#### Written instruction 1:
Reproduce word for word the portion of the passage on the pledged shares that starts with "The assailed decision" and goes on through "the record, follow.".
#### Written instruction 2:
Extend the passage on the pledged shares, picking up directly after its final sentence.

The assailed decision of the Court of Appeals took off on the premise that pledged shares of stock auctioned off in a notarial sale could still be redeemed by their owners. This notion is wrong, and we thus reverse.

The facts, as culled from the record, follow.

Respondents were the owners, in their respective personal capacities, of shares of stock in a corporation known as the Quirino-Leonor-Rodriguez Realty Inc.[1] Sometime during the years 1979 to 1980, respondents secured by way of pledge of some of their shares of stock to petitioners Bonifacio and Faustina Paray ("Parays") the payment of certain loan obligations. The shares pledged are listed below:
Miguel Rodriguez Jariol
1,000 shares covered by Stock Certificates No. 011, 060, 061 & 062;
Abdulia C. Rodriguez
300 shares covered by Stock Certificates No. 023 & 093;
Leonora R. Nolasco
407 shares covered by Stock Certificates No. 091 & 092;
Genoveva Soronio
699 shares covered by Stock Certificates No. 025, 059 & 099;
Dolores R. Soberano
699 shares covered by Stock Certificates No. 021, 053, 022 & 097;
Julia Generoso
1,100 shares covered by Stock Certificates No. 085, 051, 086 & 084;
Teresita Natividad
440 shares covered by Stock Certificates Nos. 054 & 055[2]
When the Parays attempted to foreclose the pledges on account of respondents' failure to pay their loans, respondents filed complaints with the Regional Trial Court (RTC) of Cebu City. The actions, which were consolidated and tried before RTC Branch 14, Cebu City, sought the declaration of nullity of the pledge agreements, among others. However the RTC, in its decision[3] dated 14 October 1988, dismissed the complaint and gave "due course to the foreclosure and sale at public auction of the various pledges subject of these two cases."[4] This decision attained finality after it was affirmed by the Court of Appeals and the Supreme Court. The Entry of Judgment was issued on 14 August 1991.

#### Available data:

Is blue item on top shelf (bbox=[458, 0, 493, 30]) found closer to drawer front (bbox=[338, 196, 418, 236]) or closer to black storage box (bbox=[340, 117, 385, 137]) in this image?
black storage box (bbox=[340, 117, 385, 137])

#### Task result 1:
The assailed decision of the Court of Appeals took off on the premise that pledged shares of stock auctioned off in a notarial sale could still be redeemed by their owners. This notion is wrong, and we thus reverse.

The facts, as culled from the record, follow.

#### Task result 2:
Respondents then received Notices of Sale which indicated that the pledged shares were to be sold at public auction on 4 November 1991. However, before the scheduled date of auction, all of respondents caused the consignation with the RTC Clerk of Court of various amounts. It was claimed that respondents had attempted to tender these payments to the Parays, but had been rebuffed. The deposited amounts were as follows:
Abdulia C. Rodriguez
P 120,066.66 .. 14 Oct. 1991

Leonora R. Nolasco
277,381.82 .. 14 Oct. 1991

Genoveva R. Soronio
425,353.50 .. 14 Oct. 1991

38,385.44 .. 14 Oct. 1991

Julia R. Generoso
638,385.00 .. 25 Oct. 1991

Teresita R. Natividad
264,375.00 .. 11 Nov. 1991

Dolores R. Soberano
12,031.61.. 25 Oct. 1991

520,216.39 ..11 Nov. 1991

Miguela Jariol
490,000.00.. 18 Oct. 1991

88,000.00 ..18 Oct. 1991[5]

Notwithstanding the consignations, the public auction took place as scheduled, with petitioner Vidal Espeleta successfully bidding the amount of P6,200,000.00 for all of the pledged shares. None of respondents participated or appeared at the auction of 4 November 1991.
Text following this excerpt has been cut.